_Document extract_

* begin *

In consideration of the mutual covenants herein contained, the Company,
the Bank and Executive, intending to be legally bound, hereby agree as follows:
1. The Executive is presently employed by the Company and the Bank
pursuant to an Employment Agreement also dated January 1, 1998 (the "Employment
Agreement"). This Agreement is referred to in Section 8 of the Employment
Agreement and deals solely with the supplemental retirement benefit matters set
forth herein.
2. (a) Pursuant to the Employment Agreement and a trust agreement
dated January 1, 1998 (the "Trust Agreement"), the Company and the Bank, jointly
and severally, have agreed to pay into a trust fund (the "Trust Fund") such
amounts and at such times as are set forth in the Employment Agreement to
measure a supplemental retirement benefit (the "Supplemental Benefit") as
further defined pursuant to this Agreement. The obligation of the Bank to pay
the Supplemental Benefit pursuant to this Agreement, the Trust Agreement, and/or
the Employment Agreement shall survive the expiration of the Employment
Agreement and Executive's employment thereunder, except as otherwise provided in
Section 9 of the Employment Agreement.
(b) The Bank shall establish and maintain the Trust Fund for the
purpose of retaining and investing the assets set aside by the Bank pursuant to
the Employment Agreement in order to measure the payment of the benefits payable
pursuant to this Agreement and the Employment Agreement. The Trust Agreement
shall govern the terms of the investment of the amounts held in the Trust Fund.

* end *

_Recorded information_
* begin *

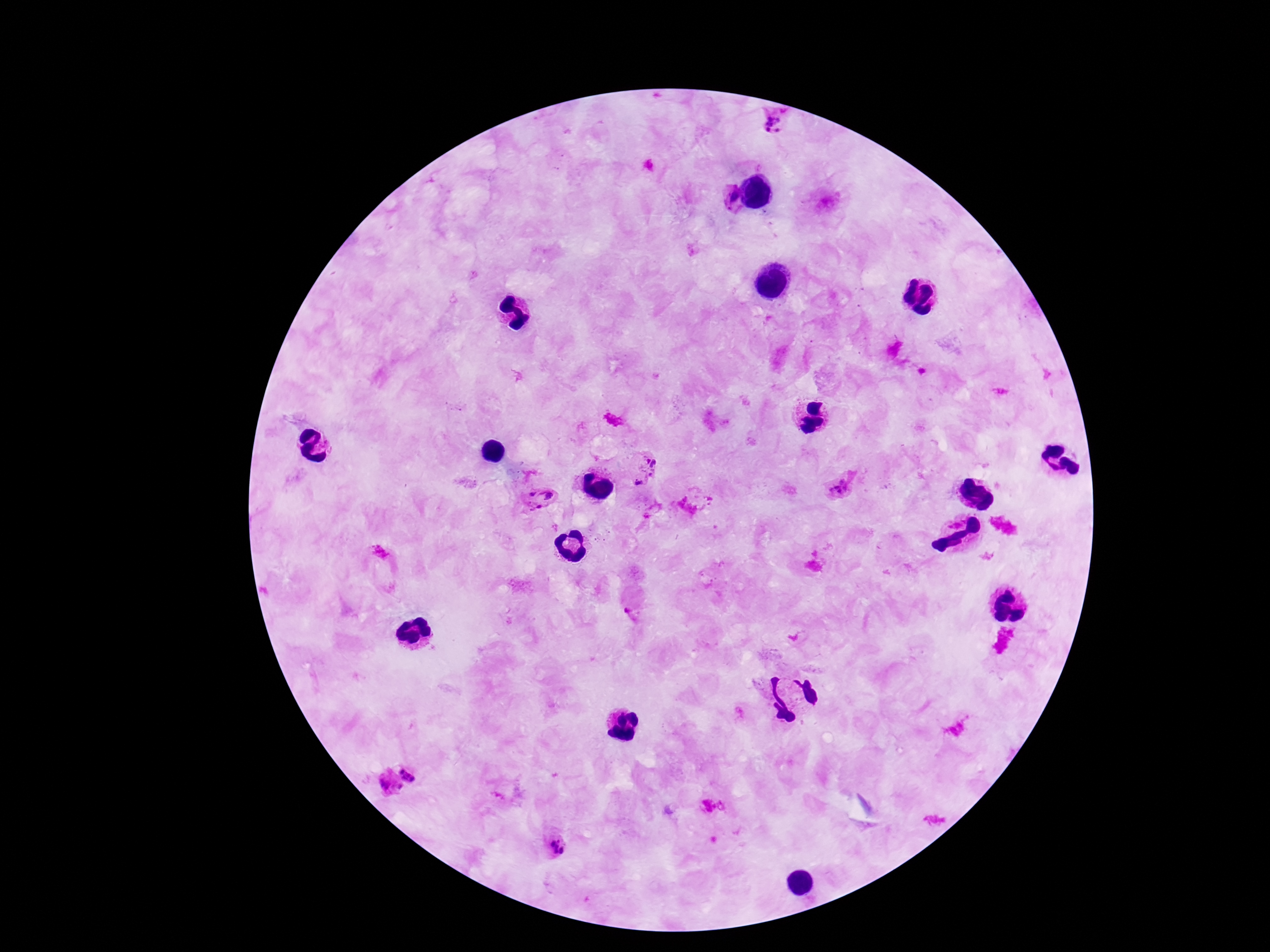

Approximate centers as [x, y] in pixels. Plasmodium parasite locations: [777, 119], [725, 198], [649, 465], [640, 482], [840, 488], [540, 497], [411, 772], [387, 786], [707, 806], [723, 806], [557, 846]. Single field of view. Image is 1270×952 pixels. Giemsa stain. Patient malaria status: infected. 100x magnification. Photographed through the microscope eyepiece with a smartphone camera. Thick peripheral-blood smear.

* end *

_Required work_
- 1) In the supplemental retirement benefit agreement, which document governs the terms of investment of the amounts held in the Trust Fund?
- 2) Translate this sentence from the supplemental retirement benefit agreement into Spanish: "The Trust Agreement shall govern the terms of the investment of the amounts held in the Trust Fund."
- 3) Carry on the supplemental retirement benefit agreement from its last sentence.

_Expected answers_
- 1) The Trust Agreement.

- 2) El Contrato de Fideicomiso regirá los términos de la inversión de los montos mantenidos en el Fondo Fiduciario.

- 3)
The Trust Fund shall be subject to the claims of general creditors of the Bank
in the event the Bank becomes Insolvent, as such term is defined in the Trust
Agreement. Title to and beneficial ownership of any amounts, whether cash or
investments, which shall be contributed to the Trust Fund, shall at all times
remain in the Bank and the Executive and his designated beneficiary shall not
have any property interest whatsoever in any specific assets of the Bank.
3. The Executive shall have a fully vested interest in the Supplemental
Benefit. The Supplemental Benefit shall be paid by the Bank to the Executive in
a single installment on May 1, 2004, or, if later, the first anniversary of the
termination of the Employment Agreement and the Executive's employment
thereunder. The Supplemental Benefit shall be paid by the Bank and measured by
the amount in the Trust Fund.
(a) If the Executive dies before the entire Supplemental Benefit
has been paid to him, the balance of the Supplemental Benefit shall be paid to
the Executive's beneficiary designated by the Executive in writing and delivered
to the Bank prior to death. If the Executive has not designated a beneficiary,
or if no designated beneficiary is living on the date of payment, then,
notwithstanding any provision herein to the contrary, such amounts shall be paid
to such Executive's estate.
(b) Notwithstanding the above, the Board of Directors of the Bank
(the "Board"), as it deems advisable or upon a written request delivered to the
Board by the Executive, his designated beneficiary, or his estate, may, in its
sole discretion, accelerate the payment of the Supplemental Benefit by paying to
the Executive an amount equal to the then total balance in the Trust Fund, and
upon such payment the Bank shall be completely discharged from any further
obligations under this Agreement.
4. Any payment of the Supplemental Benefit under this Agreement shall be
paid from the general assets of the Bank. The Trustee of the Trust Fund shall,
as soon as administratively practicable after each such payment, cause an amount
equivalent to such payment to be distributed from the Trust Fund to the Bank.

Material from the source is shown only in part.